**EXTRACTED TEXT**
MySQL SUM previous row by date column using Union - mysql

I am hoping I am just stumped because its the end of the work day on a Monday, and someone here can give me a hand.
Basically I have 2 tables that have invoice information and a table that has payment information. Using the following I get the first part of my display.
SELECT d.id, i.id as invid, i.company_id, d.total, created, adjustment FROM tbl_finance_invoices as i
LEFT JOIN tbl_finance_invoice_details as d ON d.invoice_id = i.id
WHERE company_id = '69350'
UNION
SELECT id, 0, comp_id, amount_paid, uploaded_date, 'paid' FROM tbl_finance_invoice_paid_items
WHERE comp_id = '69350'
ORDER BY created
What I want to do is:
Create a new column called "Balance" that adds total to the previous total by the created column regardless of how the rest of the table is sorted.

**DATA EXTRACT**
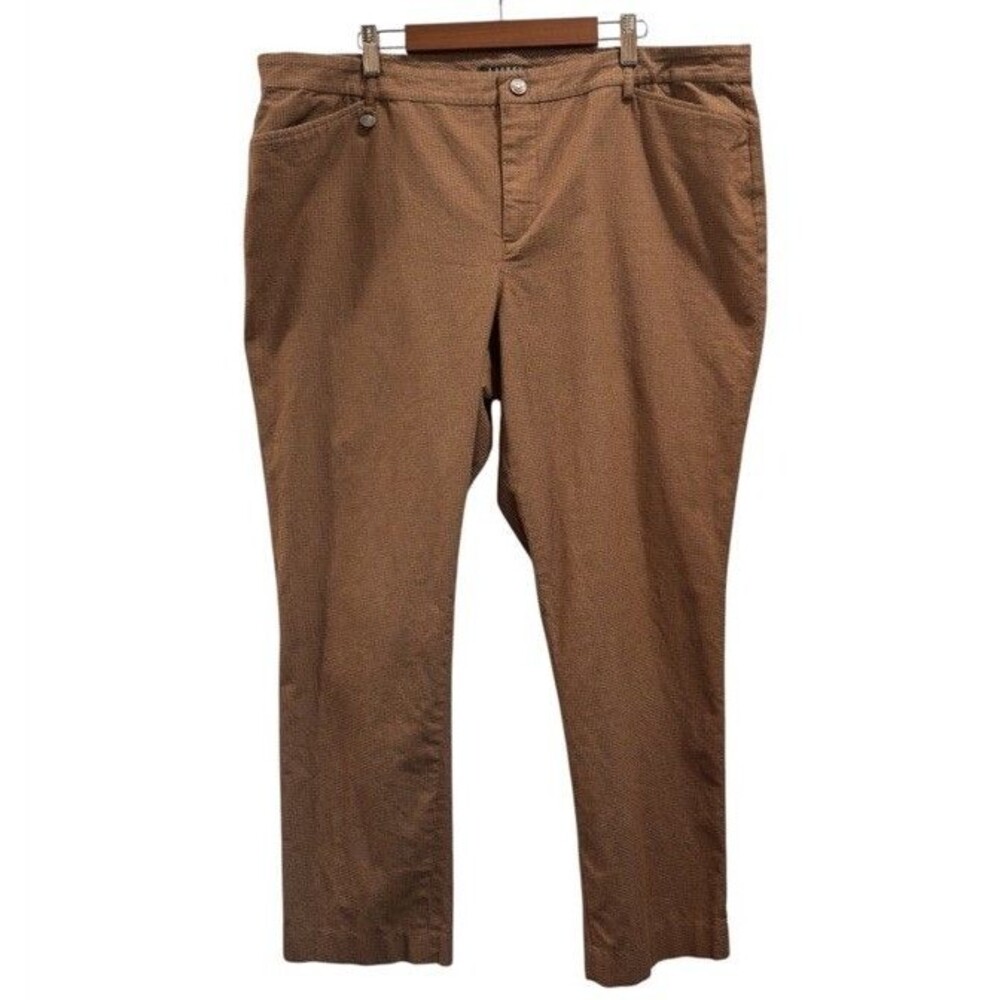 Lauren Ralph Lauren Pants 18W Brown Houndstooth Womens Plus 29" inseam
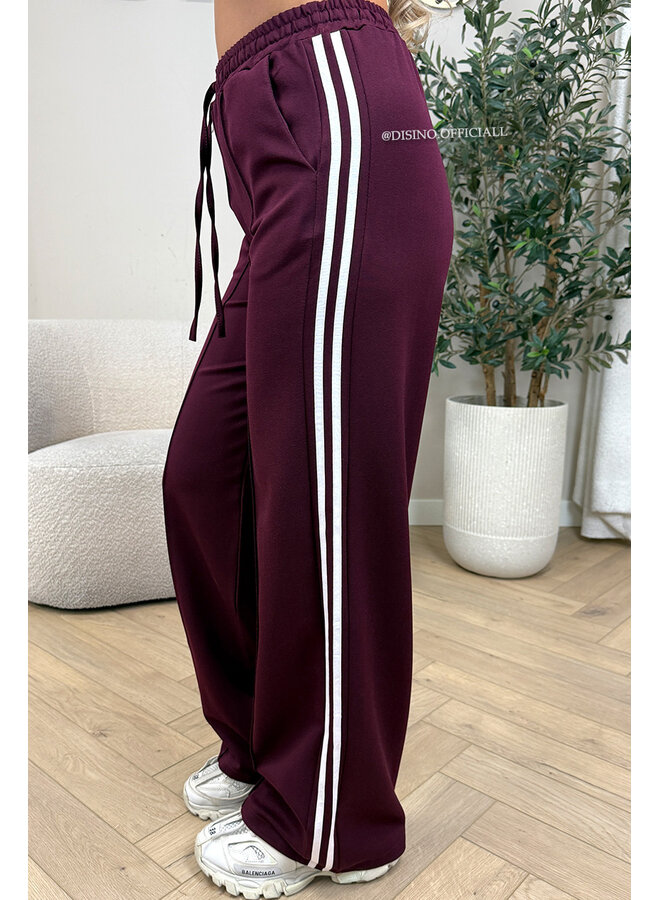BORDEAUX - 'QUINTY PANTS' - STRIPED COMFY PANTALON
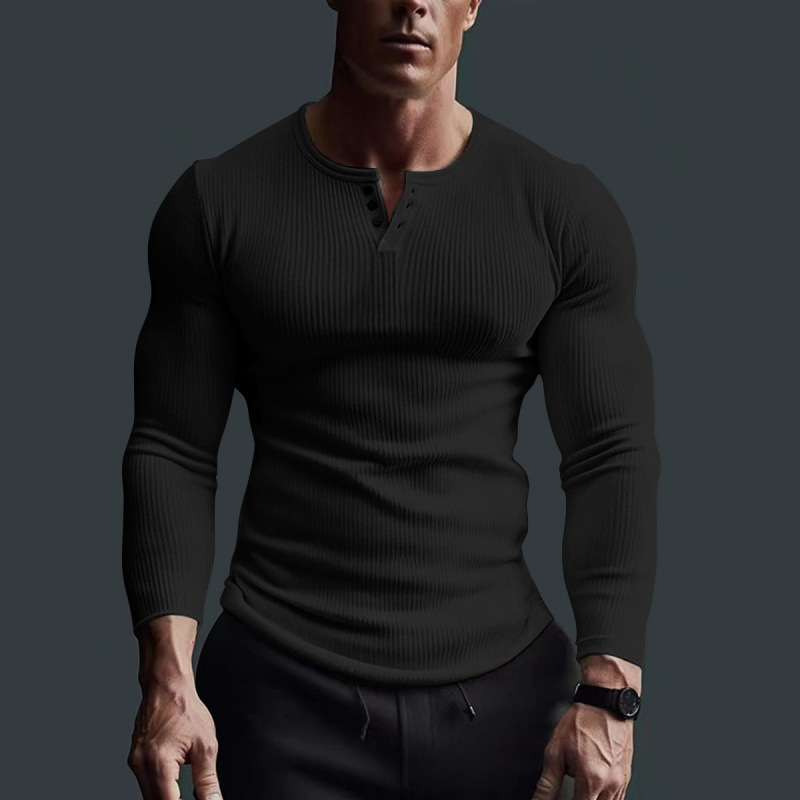 Mens Long sleeved Top Fitness High Elastic Bottom Shirt Mens Stapled V-neck Solid Large Casual T-shirt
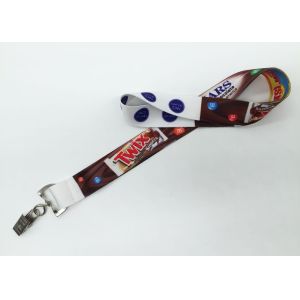 Full Color Polyester Neck Dye Sublimation Lanyards With J - Hook , Stock Free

**TASK INSTRUCTIONS**
1. In the MySQL post, make the paragraph that begins "Basically I have 2 tables" shorter while keeping its main facts.
2. Write out the stretch of the MySQL post from "Basically I have" through "table is sorted.", swapping "Balance" for "Running Total".

**SET OF ANSWERS**
1. Two tables hold invoice information and one holds payment information; the query below produces the first part of the display.

2.
Basically I have 2 tables that have invoice information and a table that has payment information. Using the following I get the first part of my display.
SELECT d.id, i.id as invid, i.company_id, d.total, created, adjustment FROM tbl_finance_invoices as i
LEFT JOIN tbl_finance_invoice_details as d ON d.invoice_id = i.id
WHERE company_id = '69350'
UNION
SELECT id, 0, comp_id, amount_paid, uploaded_date, 'paid' FROM tbl_finance_invoice_paid_items
WHERE comp_id = '69350'
ORDER BY created
What I want to do is:
Create a new column called "Running Total" that adds total to the previous total by the created column regardless of how the rest of the table is sorted.